> **Objective**
Copy every row below word for word, but leave the pictures out of your copy.

> **Data for processing**
-- begin --

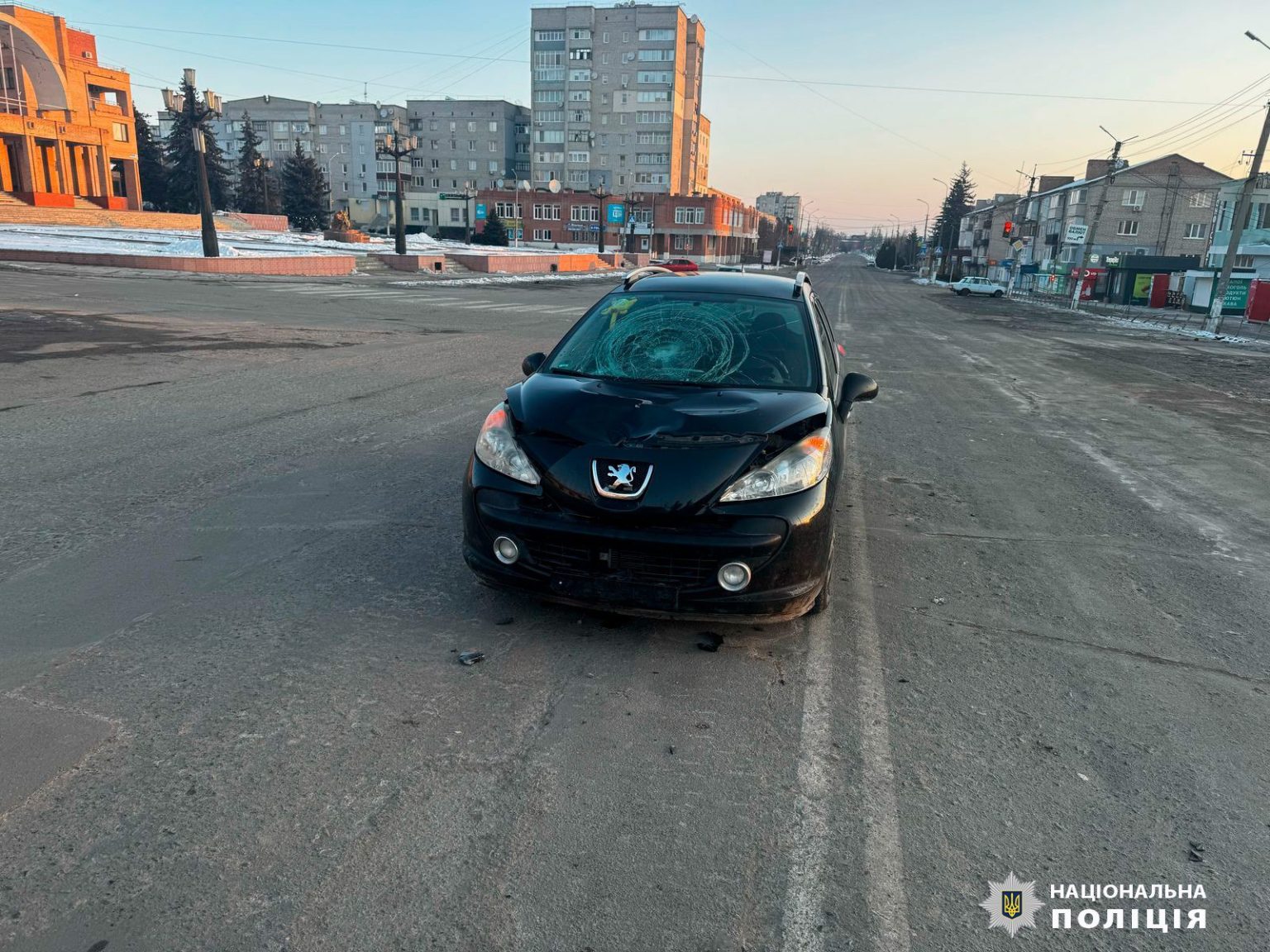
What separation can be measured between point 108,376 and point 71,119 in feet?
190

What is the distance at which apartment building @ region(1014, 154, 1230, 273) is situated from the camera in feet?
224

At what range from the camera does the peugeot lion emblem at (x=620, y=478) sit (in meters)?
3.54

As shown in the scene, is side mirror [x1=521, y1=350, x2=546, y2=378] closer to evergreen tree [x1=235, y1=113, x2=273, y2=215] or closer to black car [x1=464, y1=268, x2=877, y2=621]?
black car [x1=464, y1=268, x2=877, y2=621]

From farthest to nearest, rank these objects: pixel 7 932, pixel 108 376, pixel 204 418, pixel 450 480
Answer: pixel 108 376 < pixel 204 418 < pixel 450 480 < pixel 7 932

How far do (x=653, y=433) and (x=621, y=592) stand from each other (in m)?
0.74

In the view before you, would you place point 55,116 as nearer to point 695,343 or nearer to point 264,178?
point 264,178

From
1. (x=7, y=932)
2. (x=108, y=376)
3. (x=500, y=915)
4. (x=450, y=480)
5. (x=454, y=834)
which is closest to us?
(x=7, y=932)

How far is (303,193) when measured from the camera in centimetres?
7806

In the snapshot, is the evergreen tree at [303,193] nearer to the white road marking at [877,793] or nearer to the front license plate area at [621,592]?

-- end --

> **Completed task**
What separation can be measured between point 108,376 and point 71,119 in feet?
190

What is the distance at which apartment building @ region(1014, 154, 1230, 273) is situated from the camera in feet?
224

At what range from the camera does the peugeot lion emblem at (x=620, y=478) sit (in meters)?
3.54

As shown in the scene, is side mirror [x1=521, y1=350, x2=546, y2=378] closer to evergreen tree [x1=235, y1=113, x2=273, y2=215] or closer to black car [x1=464, y1=268, x2=877, y2=621]?
black car [x1=464, y1=268, x2=877, y2=621]

From farthest to nearest, rank these objects: pixel 7 932, pixel 108 376, pixel 204 418, pixel 450 480
Answer: pixel 108 376 < pixel 204 418 < pixel 450 480 < pixel 7 932

How far do (x=653, y=433) and (x=621, y=592) stand from each other (in m)?
0.74

In the view before you, would you place point 55,116 as nearer to point 695,343 or nearer to point 264,178?
point 264,178

From
1. (x=7, y=932)
2. (x=108, y=376)
3. (x=500, y=915)
4. (x=450, y=480)
5. (x=454, y=834)
which is closest to us?
(x=7, y=932)

How far is (303,193) when measured from the camera in centimetres?
7806

In the snapshot, is the evergreen tree at [303,193] nearer to the white road marking at [877,793] or nearer to the front license plate area at [621,592]?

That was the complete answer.